What software stack do I use?
It gets a bit complicated here – the project requires some tinkering in a command line. But with the help of AI assistance, it’s relatively easy.
It’s a trend to migrate to Linux for gaming, and I made a switch at the beginning of the year. My game PC runs Fedora. Windows can be used as well, but the overhead will likely cost some performance.
To run the model, I used llama.cpp full Vulkan image, which works best on my AMD system. Your mileage may vary, depending on your hardware.
Setting llama.cpp is more involved compared to LM Studio or Ollama, but it gives more control and options. Every token per second matters.
With some AI-assisted experimentation, I created a server script that yielded 100,000 tokens of context and decent performance, around 60-70 tokens per second, which decreases slightly as the context fills up.
The whole thing runs inside a Podman container. Docker would also work, but Podman ships natively with Fedora.
Finally, I set it up to autostart as a systemd user service, with additional scripts to start and stop the AI server, depending on whether Steam is running.
Llama.cpp server can act as a router, so I downloaded several open LLMs to experiment with. The built-in UI is sleek and has a dropdown menu to choose the AI model. It is accessible anywhere on the home network, even without Hermes or any other agent in front of it.
For the Hermes Agent, I added a tiny VM on my separate Proxmox setup.
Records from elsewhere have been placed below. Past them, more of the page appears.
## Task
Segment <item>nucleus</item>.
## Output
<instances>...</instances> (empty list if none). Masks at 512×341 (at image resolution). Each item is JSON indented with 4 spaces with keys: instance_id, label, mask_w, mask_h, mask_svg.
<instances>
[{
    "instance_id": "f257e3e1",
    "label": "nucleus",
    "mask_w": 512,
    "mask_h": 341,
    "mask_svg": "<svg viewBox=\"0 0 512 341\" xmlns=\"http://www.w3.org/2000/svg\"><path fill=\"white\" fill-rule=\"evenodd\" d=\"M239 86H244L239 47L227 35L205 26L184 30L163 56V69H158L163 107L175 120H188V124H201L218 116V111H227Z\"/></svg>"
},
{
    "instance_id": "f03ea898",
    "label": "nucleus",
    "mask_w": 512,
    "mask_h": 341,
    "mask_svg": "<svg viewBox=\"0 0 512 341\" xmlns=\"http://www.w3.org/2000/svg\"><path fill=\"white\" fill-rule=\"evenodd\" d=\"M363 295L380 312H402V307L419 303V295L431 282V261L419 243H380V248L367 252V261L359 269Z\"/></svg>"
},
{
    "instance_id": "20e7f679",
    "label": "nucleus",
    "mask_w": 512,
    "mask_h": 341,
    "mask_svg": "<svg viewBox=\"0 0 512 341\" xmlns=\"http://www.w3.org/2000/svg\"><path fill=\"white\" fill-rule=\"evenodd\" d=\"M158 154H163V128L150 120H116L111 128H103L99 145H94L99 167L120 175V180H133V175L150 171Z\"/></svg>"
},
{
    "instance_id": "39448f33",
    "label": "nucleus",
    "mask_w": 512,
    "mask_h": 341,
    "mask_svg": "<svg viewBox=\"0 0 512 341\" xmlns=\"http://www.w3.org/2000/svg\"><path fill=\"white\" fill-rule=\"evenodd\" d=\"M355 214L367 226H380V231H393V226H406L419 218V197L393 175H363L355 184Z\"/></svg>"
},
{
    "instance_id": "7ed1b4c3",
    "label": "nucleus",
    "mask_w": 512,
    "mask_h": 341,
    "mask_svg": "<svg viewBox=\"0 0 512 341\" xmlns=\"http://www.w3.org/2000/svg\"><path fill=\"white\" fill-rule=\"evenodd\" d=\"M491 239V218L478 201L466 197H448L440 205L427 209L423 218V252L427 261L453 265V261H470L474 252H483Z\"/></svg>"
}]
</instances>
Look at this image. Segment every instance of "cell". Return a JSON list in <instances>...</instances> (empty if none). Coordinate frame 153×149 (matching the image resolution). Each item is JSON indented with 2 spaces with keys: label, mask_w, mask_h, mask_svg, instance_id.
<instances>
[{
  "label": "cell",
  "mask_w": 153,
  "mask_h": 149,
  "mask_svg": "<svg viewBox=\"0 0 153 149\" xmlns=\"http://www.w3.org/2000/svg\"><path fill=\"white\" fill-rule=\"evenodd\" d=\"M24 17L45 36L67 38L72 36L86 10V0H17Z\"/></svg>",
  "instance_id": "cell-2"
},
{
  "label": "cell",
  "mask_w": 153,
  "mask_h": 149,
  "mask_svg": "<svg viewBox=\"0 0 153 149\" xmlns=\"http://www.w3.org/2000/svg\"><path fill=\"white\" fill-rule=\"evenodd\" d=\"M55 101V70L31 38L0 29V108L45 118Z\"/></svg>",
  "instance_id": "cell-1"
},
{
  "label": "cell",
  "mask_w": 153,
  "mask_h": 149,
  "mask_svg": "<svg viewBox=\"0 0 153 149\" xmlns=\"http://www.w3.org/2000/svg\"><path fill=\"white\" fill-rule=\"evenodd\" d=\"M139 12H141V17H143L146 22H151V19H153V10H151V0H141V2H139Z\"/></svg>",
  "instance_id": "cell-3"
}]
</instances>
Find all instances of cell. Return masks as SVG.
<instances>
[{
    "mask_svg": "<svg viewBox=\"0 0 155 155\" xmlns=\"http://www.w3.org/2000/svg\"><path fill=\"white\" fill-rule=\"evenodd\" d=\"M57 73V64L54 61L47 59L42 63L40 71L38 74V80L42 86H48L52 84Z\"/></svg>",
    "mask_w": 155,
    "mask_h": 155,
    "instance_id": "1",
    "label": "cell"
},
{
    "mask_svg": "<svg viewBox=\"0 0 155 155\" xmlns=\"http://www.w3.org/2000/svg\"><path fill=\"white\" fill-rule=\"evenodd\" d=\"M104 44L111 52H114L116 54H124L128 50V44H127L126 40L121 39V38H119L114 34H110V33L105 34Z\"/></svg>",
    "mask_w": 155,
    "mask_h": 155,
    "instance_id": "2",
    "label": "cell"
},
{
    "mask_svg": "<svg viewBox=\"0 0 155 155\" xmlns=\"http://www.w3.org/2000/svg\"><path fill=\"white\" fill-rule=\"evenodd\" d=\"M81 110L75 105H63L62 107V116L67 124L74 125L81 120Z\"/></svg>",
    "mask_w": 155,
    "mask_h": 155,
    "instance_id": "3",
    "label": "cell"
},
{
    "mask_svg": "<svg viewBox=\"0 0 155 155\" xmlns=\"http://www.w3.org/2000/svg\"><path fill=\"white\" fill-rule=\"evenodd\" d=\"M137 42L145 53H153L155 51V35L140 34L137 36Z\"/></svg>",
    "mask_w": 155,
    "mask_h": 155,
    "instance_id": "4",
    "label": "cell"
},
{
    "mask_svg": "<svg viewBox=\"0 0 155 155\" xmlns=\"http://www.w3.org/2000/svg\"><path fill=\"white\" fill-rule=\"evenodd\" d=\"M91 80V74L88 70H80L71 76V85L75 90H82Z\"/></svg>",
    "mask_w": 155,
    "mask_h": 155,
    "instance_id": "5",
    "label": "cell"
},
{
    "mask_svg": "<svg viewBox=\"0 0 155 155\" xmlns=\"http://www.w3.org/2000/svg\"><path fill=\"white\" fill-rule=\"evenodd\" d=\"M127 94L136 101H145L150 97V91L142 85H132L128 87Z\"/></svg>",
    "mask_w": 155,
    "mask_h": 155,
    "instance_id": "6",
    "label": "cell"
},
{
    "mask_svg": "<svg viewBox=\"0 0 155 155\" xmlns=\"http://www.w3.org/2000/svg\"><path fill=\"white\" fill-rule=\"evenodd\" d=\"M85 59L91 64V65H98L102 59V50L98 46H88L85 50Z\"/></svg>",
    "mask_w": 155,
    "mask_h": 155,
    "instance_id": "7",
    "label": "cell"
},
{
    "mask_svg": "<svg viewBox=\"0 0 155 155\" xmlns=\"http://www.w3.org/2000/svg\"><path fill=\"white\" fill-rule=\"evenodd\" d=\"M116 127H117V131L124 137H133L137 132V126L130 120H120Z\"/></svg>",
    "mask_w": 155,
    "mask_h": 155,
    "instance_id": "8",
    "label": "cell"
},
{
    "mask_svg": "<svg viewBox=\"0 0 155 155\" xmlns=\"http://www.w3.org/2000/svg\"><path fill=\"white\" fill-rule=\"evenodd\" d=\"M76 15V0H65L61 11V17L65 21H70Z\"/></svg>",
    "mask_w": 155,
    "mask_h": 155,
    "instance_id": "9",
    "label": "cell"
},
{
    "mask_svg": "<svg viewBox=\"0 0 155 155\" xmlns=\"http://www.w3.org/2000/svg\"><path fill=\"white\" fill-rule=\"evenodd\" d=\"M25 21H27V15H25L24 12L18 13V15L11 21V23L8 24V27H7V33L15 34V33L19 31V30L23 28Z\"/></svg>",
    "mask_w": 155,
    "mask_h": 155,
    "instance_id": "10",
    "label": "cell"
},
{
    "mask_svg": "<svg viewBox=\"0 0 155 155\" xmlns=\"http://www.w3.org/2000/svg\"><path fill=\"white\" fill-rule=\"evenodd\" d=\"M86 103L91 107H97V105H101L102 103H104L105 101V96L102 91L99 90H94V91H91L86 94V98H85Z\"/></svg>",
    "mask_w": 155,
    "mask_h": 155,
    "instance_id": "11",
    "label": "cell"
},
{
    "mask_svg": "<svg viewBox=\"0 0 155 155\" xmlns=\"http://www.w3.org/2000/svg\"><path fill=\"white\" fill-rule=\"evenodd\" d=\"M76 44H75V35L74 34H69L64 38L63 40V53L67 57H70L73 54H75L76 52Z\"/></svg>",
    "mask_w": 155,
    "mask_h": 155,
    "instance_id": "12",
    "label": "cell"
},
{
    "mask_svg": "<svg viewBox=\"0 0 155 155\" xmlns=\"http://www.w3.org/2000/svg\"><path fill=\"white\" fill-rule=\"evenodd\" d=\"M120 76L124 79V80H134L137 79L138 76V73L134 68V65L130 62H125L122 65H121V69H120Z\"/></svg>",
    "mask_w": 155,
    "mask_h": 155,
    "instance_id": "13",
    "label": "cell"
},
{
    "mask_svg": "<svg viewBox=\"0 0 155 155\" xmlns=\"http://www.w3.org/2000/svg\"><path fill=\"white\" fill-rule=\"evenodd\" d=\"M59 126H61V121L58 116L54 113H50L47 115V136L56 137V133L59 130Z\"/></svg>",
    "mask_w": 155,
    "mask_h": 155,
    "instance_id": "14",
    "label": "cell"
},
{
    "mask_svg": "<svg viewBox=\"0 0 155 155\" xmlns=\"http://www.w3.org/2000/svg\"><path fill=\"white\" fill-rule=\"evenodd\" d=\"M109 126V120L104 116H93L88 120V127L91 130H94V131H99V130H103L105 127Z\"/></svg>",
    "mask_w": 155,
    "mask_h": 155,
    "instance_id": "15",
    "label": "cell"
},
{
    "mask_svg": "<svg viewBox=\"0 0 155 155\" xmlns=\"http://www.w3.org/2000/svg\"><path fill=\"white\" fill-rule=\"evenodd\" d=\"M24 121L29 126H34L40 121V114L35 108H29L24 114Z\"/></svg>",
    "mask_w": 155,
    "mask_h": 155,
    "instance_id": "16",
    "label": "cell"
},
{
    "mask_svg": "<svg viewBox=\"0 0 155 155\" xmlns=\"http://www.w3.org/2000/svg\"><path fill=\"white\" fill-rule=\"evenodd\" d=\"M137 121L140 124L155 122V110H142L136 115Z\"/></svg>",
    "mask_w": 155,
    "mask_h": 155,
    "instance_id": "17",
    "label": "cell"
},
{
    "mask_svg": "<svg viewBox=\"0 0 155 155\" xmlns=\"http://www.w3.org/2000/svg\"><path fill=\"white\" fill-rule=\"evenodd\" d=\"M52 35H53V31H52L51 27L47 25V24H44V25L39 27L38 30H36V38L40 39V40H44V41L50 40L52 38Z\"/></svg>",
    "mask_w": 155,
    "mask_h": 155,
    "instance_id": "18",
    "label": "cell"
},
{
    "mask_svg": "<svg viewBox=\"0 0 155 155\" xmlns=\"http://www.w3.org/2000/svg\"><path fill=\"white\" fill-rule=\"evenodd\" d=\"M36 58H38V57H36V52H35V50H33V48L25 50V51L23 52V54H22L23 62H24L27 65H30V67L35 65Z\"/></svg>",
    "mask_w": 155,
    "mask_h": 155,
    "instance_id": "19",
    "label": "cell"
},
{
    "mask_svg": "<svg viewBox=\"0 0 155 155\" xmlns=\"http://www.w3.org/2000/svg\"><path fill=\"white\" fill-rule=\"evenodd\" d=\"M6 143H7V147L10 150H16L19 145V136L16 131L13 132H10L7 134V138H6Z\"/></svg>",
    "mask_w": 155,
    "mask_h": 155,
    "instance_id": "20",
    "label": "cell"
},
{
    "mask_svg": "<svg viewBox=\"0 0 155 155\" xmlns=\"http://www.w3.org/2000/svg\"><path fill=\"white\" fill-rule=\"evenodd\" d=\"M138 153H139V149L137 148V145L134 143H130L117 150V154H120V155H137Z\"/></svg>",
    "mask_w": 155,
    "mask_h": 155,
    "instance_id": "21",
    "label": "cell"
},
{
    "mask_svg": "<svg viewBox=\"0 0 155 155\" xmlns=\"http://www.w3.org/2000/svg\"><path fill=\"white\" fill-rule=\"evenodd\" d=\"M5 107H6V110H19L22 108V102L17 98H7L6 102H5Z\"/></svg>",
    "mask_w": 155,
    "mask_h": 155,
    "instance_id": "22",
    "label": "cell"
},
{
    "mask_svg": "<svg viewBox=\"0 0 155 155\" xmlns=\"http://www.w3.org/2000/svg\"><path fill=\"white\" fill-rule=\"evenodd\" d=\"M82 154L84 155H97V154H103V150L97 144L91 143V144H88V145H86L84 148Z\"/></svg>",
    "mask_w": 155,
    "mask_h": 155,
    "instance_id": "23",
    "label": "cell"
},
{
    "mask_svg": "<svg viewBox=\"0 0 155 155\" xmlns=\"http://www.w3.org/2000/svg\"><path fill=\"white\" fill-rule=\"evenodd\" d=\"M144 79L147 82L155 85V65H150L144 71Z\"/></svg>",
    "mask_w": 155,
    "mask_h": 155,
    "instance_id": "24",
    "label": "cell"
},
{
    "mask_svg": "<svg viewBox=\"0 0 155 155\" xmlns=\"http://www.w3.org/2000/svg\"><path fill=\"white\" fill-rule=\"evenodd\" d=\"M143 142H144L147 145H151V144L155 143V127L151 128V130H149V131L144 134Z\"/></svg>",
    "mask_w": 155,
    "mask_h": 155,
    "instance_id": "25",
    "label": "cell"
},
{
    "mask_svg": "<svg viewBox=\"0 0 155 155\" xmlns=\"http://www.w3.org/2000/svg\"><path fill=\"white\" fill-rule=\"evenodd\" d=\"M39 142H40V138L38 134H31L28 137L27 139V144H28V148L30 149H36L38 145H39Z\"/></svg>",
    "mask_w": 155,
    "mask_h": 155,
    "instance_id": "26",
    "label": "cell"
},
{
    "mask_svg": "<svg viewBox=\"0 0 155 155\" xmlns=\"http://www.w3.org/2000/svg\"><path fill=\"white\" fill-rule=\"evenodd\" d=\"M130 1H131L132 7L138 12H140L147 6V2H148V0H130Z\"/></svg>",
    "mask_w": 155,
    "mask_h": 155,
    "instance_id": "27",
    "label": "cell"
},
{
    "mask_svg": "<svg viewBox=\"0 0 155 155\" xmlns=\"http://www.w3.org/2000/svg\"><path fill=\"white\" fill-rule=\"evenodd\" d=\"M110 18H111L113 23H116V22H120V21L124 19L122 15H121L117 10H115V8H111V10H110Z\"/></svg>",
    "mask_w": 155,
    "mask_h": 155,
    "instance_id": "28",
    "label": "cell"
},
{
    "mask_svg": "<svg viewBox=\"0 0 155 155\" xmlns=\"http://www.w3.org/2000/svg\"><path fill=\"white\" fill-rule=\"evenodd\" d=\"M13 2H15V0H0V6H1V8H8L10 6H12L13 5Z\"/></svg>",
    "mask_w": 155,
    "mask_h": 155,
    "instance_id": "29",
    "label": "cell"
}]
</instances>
If I didn’t have it, I’d probably opt to run a VM or a second container on the same system.
Important flags
Setting everything up took little time compared to tweaking and choosing the best options for the llama.cpp. Depending on the setup, performance varied wildly on my machine, from just 10 tokens per second to 70 tokens per second, where I am now.
Here’s the important flags I included in my script – they might not be ideal for everyone, but they work well enough for me:
- -c 100000: context length of 100,000 tokens, which is very large. But Hermes Agent requires a large context length, meaning you have to work around it.
- -ngl -1: loads as many layers to VRAM as possible. If the model doesn’t fully fit (which is the case in my situation), the rest of the layers spill into RAM and are processed by the CPU.
- --models-max 1: tells the server to load only one model at a time.
- --parallel 1: server processes only one request at a time with no parallel slots.
- --cache-type-k q8_0 and --cache-type-v q8_0: I reduced KV cache quantization from 16 to 8 bits, which requires less virtual memory. Dense models with limited VRAM might require decreasing this even further to 4 bits.
- -b 1024 and -ub 256: he first defines the batch size, of how many tokens are processed at once during prompt ingestion. The second subdivides that batch into micro batches.
- --flash-attn or -fa: flash attention, in theory, reduces VRAM usage, but I didn’t notice much improvement. Currently not using it.
- --chat-template-kwargs '{"enable_thinking":false}': this disables the reasoning mode on Qwen, making it respond much quicker. Hermes AI requires a massive amount of tokens, so this considerably improves the responsiveness of the whole system, at the cost of intelligence.